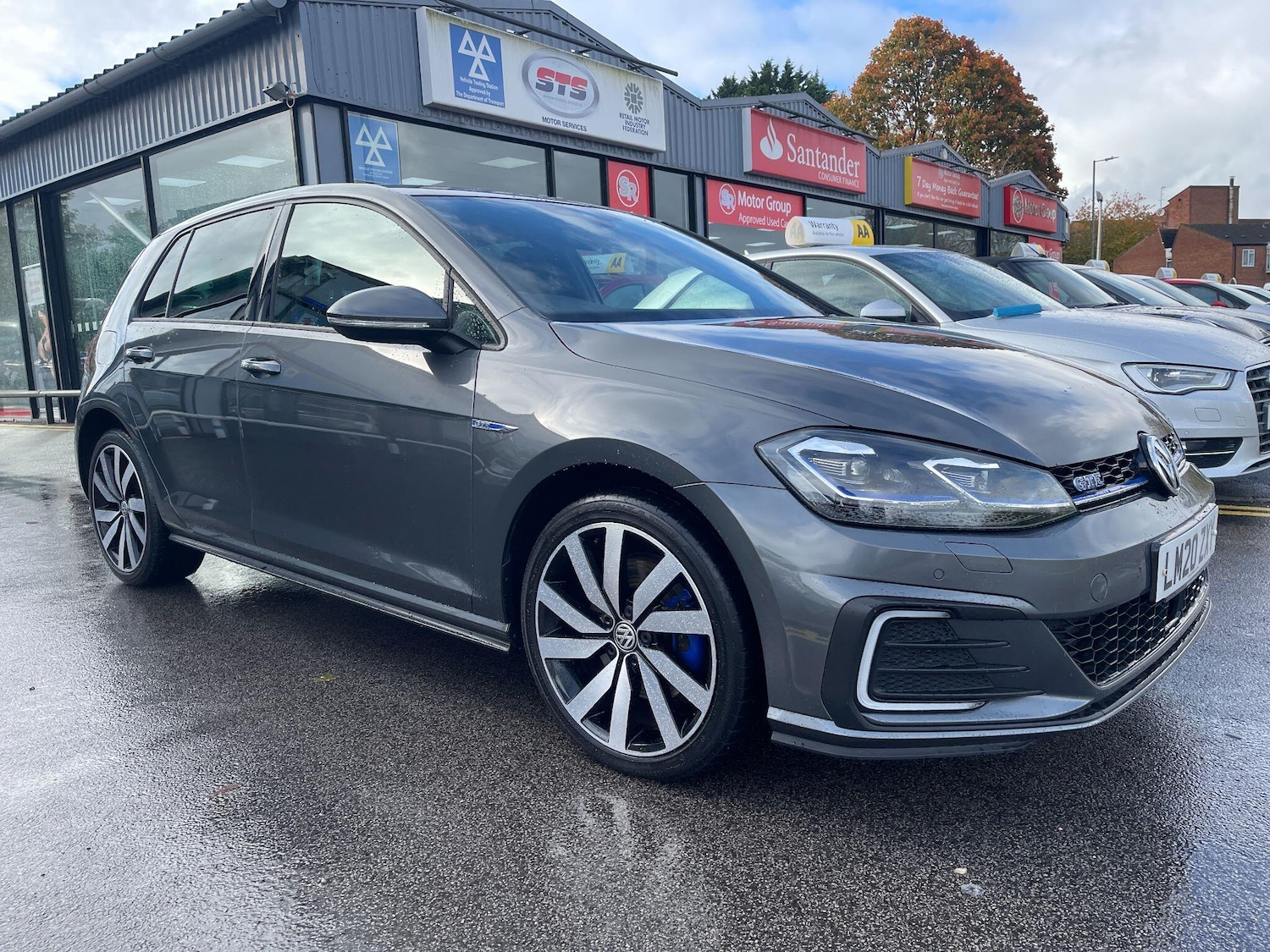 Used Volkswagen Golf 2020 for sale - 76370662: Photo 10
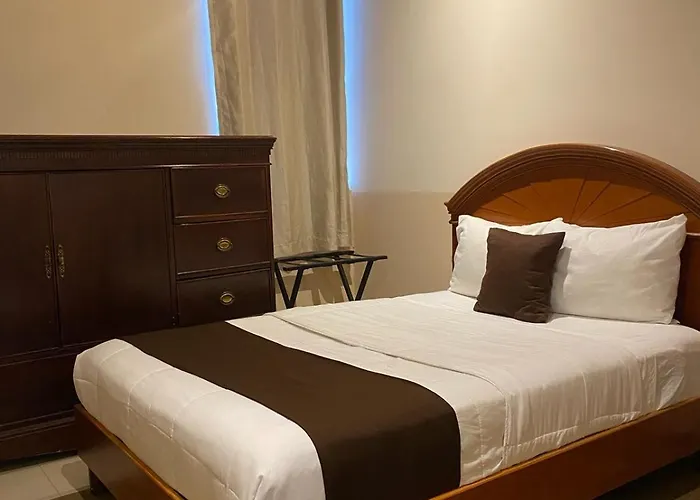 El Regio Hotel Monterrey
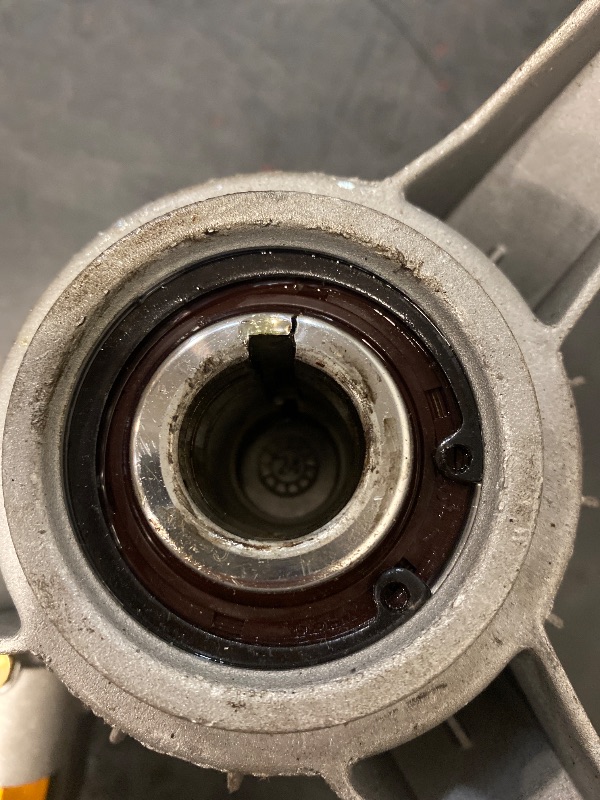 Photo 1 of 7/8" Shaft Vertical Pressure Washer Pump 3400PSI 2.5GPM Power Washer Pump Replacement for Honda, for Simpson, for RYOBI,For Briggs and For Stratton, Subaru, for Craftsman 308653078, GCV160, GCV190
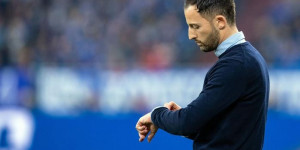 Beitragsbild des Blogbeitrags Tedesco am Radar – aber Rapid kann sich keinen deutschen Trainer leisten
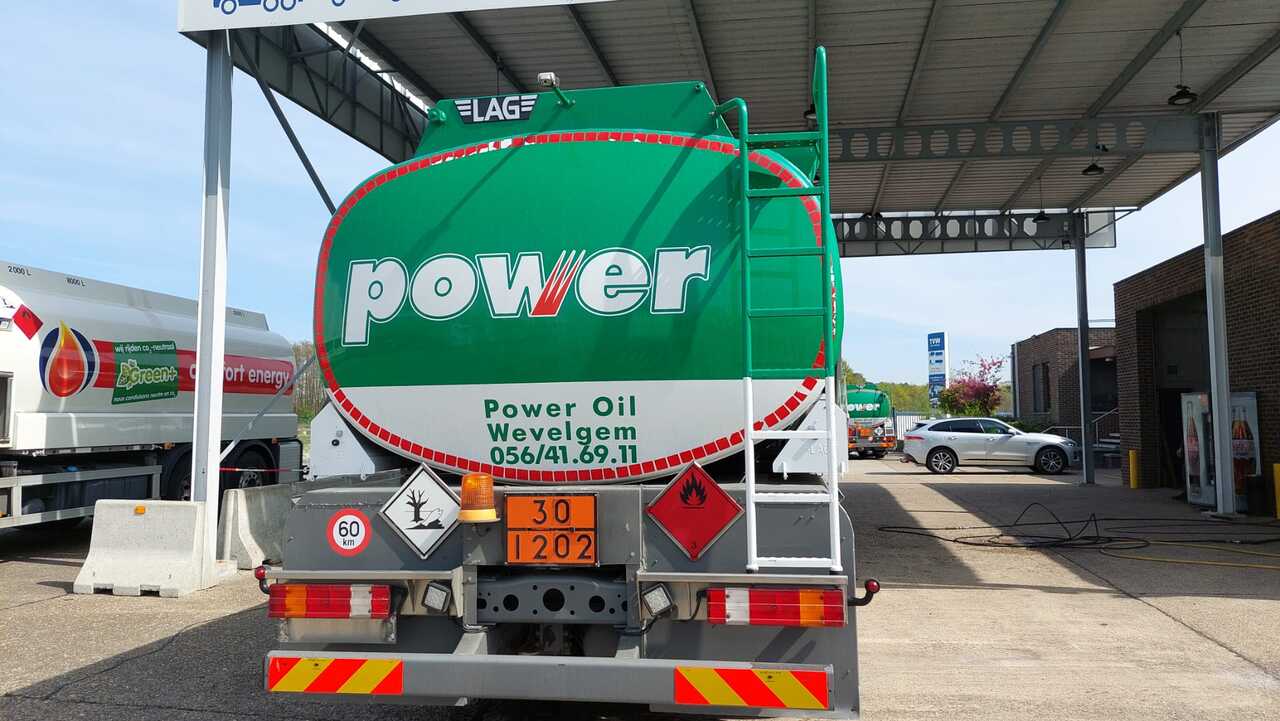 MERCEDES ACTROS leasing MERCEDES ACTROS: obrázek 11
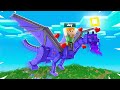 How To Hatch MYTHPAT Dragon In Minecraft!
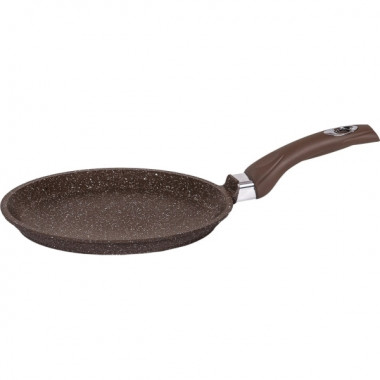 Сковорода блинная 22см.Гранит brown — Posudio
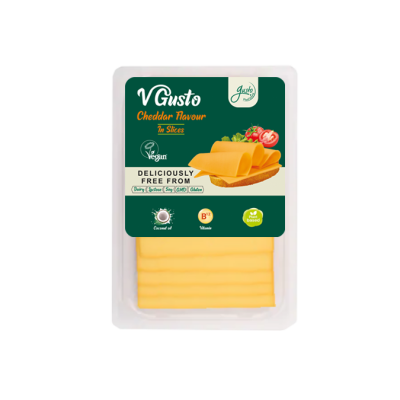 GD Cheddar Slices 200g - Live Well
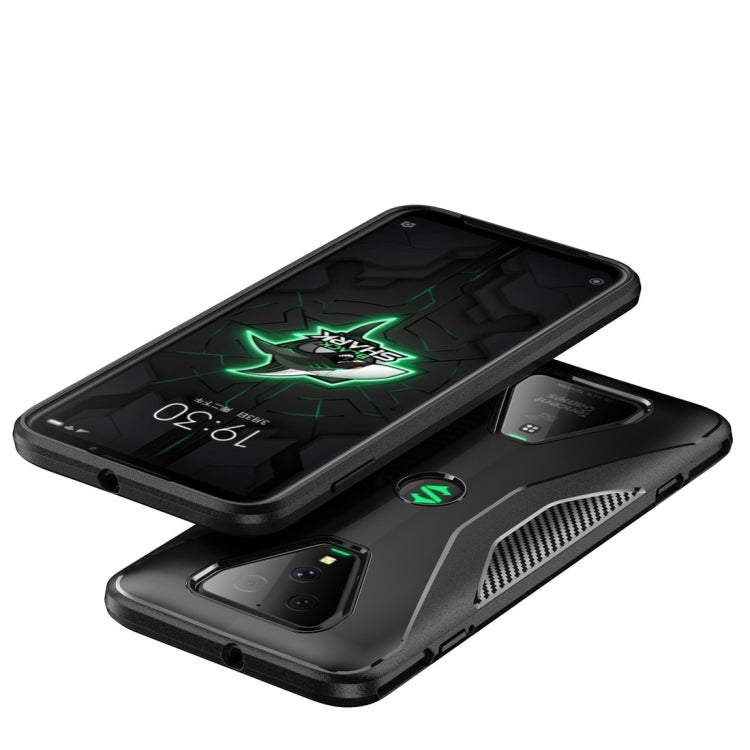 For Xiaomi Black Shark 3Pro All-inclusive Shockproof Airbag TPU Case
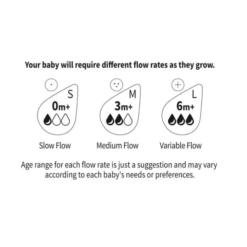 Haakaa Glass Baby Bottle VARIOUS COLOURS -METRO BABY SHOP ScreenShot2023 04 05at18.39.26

...

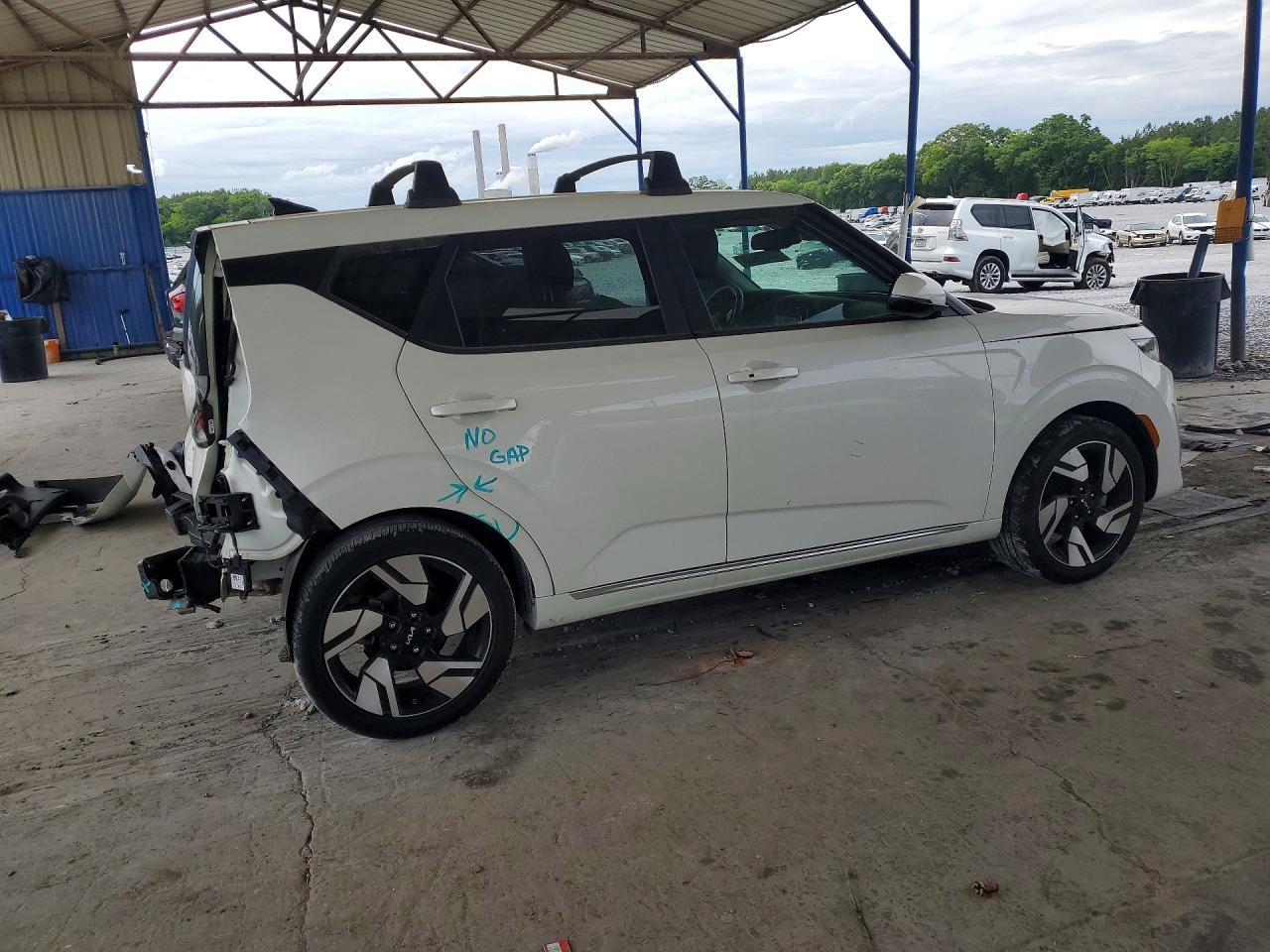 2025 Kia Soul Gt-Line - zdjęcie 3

- Exercise -
Copy out exactly the material that runs from the line with "GD Cheddar Slices 200g - Live Well" to the line with "Haakaa Glass Baby", ends included, and leave the pictures behind.

- Answer to this exercise -
 GD Cheddar Slices 200g - Live Well
 For Xiaomi Black Shark 3Pro All-inclusive Shockproof Airbag TPU Case
 Haakaa Glass Baby Bottle VARIOUS COLOURS -METRO BABY SHOP ScreenShot2023 04 05at18.39.26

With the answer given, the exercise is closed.